Excerpt from a dataset

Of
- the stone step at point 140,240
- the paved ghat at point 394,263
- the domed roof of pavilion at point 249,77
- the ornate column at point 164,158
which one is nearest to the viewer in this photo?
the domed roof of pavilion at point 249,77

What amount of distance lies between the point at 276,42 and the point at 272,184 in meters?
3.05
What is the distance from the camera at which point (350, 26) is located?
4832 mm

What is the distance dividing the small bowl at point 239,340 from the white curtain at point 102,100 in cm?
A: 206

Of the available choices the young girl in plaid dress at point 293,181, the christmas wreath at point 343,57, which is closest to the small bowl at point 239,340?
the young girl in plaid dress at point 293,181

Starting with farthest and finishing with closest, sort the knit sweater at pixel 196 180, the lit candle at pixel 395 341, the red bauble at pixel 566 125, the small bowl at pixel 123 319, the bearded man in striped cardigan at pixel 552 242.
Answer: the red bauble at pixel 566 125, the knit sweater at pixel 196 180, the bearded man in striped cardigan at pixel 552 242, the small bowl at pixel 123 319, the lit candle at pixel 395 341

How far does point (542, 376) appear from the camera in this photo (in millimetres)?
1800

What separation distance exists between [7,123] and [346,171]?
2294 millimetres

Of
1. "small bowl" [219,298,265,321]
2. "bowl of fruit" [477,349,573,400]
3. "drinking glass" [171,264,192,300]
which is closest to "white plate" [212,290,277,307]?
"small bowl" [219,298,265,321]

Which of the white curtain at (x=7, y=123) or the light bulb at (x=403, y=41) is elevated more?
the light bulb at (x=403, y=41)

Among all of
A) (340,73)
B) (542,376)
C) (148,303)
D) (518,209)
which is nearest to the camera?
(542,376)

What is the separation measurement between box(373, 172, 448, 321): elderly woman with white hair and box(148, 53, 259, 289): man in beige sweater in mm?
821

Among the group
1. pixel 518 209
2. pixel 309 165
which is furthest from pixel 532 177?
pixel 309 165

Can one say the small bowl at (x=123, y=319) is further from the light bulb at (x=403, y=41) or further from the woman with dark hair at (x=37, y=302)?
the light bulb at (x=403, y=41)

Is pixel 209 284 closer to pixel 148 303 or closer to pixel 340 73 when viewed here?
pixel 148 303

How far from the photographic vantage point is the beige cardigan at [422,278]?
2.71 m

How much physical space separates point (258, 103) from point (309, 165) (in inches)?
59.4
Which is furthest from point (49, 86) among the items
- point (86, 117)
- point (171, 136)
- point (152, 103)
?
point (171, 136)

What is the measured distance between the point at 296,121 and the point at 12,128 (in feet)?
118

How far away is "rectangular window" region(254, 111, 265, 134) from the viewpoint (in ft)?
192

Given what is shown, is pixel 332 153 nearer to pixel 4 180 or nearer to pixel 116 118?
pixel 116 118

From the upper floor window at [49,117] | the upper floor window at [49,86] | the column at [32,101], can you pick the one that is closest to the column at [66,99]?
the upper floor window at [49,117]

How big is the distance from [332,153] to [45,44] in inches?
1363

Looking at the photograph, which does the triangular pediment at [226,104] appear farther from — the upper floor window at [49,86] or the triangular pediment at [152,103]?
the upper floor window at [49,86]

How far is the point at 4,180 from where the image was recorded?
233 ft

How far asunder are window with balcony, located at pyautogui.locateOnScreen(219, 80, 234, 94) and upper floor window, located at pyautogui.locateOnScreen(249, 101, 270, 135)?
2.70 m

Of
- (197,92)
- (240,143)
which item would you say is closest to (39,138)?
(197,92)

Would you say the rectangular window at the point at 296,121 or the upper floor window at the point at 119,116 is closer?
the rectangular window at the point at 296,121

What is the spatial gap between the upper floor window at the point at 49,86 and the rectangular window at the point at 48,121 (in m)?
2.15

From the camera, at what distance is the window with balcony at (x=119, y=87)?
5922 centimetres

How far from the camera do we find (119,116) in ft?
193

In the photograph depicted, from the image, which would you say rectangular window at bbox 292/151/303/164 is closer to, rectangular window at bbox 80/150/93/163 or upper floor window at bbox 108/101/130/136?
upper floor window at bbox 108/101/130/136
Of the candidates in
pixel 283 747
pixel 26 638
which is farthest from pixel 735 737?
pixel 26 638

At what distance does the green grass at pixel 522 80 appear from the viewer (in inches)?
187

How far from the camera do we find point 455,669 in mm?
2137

### Short exercise
Copy each record from above without leaving any out.

### Answer for this exercise
Of
- the stone step at point 140,240
- the paved ghat at point 394,263
- the domed roof of pavilion at point 249,77
- the ornate column at point 164,158
which one is nearest to the viewer in this photo?
the domed roof of pavilion at point 249,77

What amount of distance lies between the point at 276,42 and the point at 272,184 in meters?
3.05
What is the distance from the camera at which point (350, 26) is located?
4832 mm

What is the distance dividing the small bowl at point 239,340 from the white curtain at point 102,100 in cm?
A: 206

Of the available choices the young girl in plaid dress at point 293,181, the christmas wreath at point 343,57, which is closest to the small bowl at point 239,340?
the young girl in plaid dress at point 293,181

Starting with farthest and finishing with closest, sort the knit sweater at pixel 196 180, the lit candle at pixel 395 341, the red bauble at pixel 566 125, the small bowl at pixel 123 319, the bearded man in striped cardigan at pixel 552 242.
Answer: the red bauble at pixel 566 125, the knit sweater at pixel 196 180, the bearded man in striped cardigan at pixel 552 242, the small bowl at pixel 123 319, the lit candle at pixel 395 341

How far does point (542, 376) appear from the camera in this photo (in millimetres)?
1800

What separation distance exists between [7,123] and [346,171]?
2294 millimetres

Of
1. "small bowl" [219,298,265,321]
2. "bowl of fruit" [477,349,573,400]
3. "drinking glass" [171,264,192,300]
which is closest to "white plate" [212,290,277,307]?
"small bowl" [219,298,265,321]

Which of the white curtain at (x=7, y=123) or the light bulb at (x=403, y=41) is elevated more?
the light bulb at (x=403, y=41)

Among all of
A) (340,73)
B) (542,376)
C) (148,303)
D) (518,209)
which is nearest to the camera?
(542,376)

What is the separation measurement between box(373, 172, 448, 321): elderly woman with white hair and box(148, 53, 259, 289): man in beige sweater in mm?
821

Among the group
1. pixel 518 209
2. pixel 309 165
which is furthest from pixel 532 177?
pixel 309 165

Can one say the small bowl at (x=123, y=319) is further from the light bulb at (x=403, y=41) or further from the woman with dark hair at (x=37, y=302)?
the light bulb at (x=403, y=41)

Is pixel 209 284 closer to pixel 148 303 or closer to pixel 340 73 when viewed here?
pixel 148 303

How far from the photographic vantage point is the beige cardigan at [422,278]?
2.71 m

How much physical space separates point (258, 103) from point (309, 165) (in inches)?
59.4
Which is furthest from point (49, 86) among the items
- point (86, 117)
- point (171, 136)
- point (152, 103)
?
point (171, 136)

What is the measured distance between the point at 296,121 and the point at 12,128 (in feet)?
118

How far away is "rectangular window" region(254, 111, 265, 134) from the viewpoint (in ft)?
192

Given what is shown, is pixel 332 153 nearer to pixel 4 180 or nearer to pixel 116 118?
pixel 116 118

From the upper floor window at [49,117] | the upper floor window at [49,86] | the column at [32,101], can you pick the one that is closest to the column at [66,99]?
the upper floor window at [49,117]

How big is the distance from [332,153] to [45,44] in inches?
1363

Looking at the photograph, which does the triangular pediment at [226,104] appear farther from — the upper floor window at [49,86] or the triangular pediment at [152,103]?
the upper floor window at [49,86]

How far is the point at 4,180 from where the image was recorded?
233 ft

How far asunder are window with balcony, located at pyautogui.locateOnScreen(219, 80, 234, 94) and upper floor window, located at pyautogui.locateOnScreen(249, 101, 270, 135)?
2.70 m

Of
- (197,92)
- (240,143)
which item would you say is closest to (39,138)?
(197,92)

Would you say the rectangular window at the point at 296,121 or the upper floor window at the point at 119,116 is closer?
the rectangular window at the point at 296,121

What is the spatial gap between the upper floor window at the point at 49,86 and the rectangular window at the point at 48,121 (in m)?
2.15

From the camera, at what distance is the window with balcony at (x=119, y=87)?
5922 centimetres

How far from the camera do we find (119,116) in ft?
193

In the photograph depicted, from the image, which would you say rectangular window at bbox 292/151/303/164 is closer to, rectangular window at bbox 80/150/93/163 or upper floor window at bbox 108/101/130/136?
upper floor window at bbox 108/101/130/136
Of the candidates in
pixel 283 747
pixel 26 638
which is farthest from pixel 735 737?
pixel 26 638

At what distance does the green grass at pixel 522 80 appear from the viewer (in inches)?
187

How far from the camera do we find point 455,669 in mm?
2137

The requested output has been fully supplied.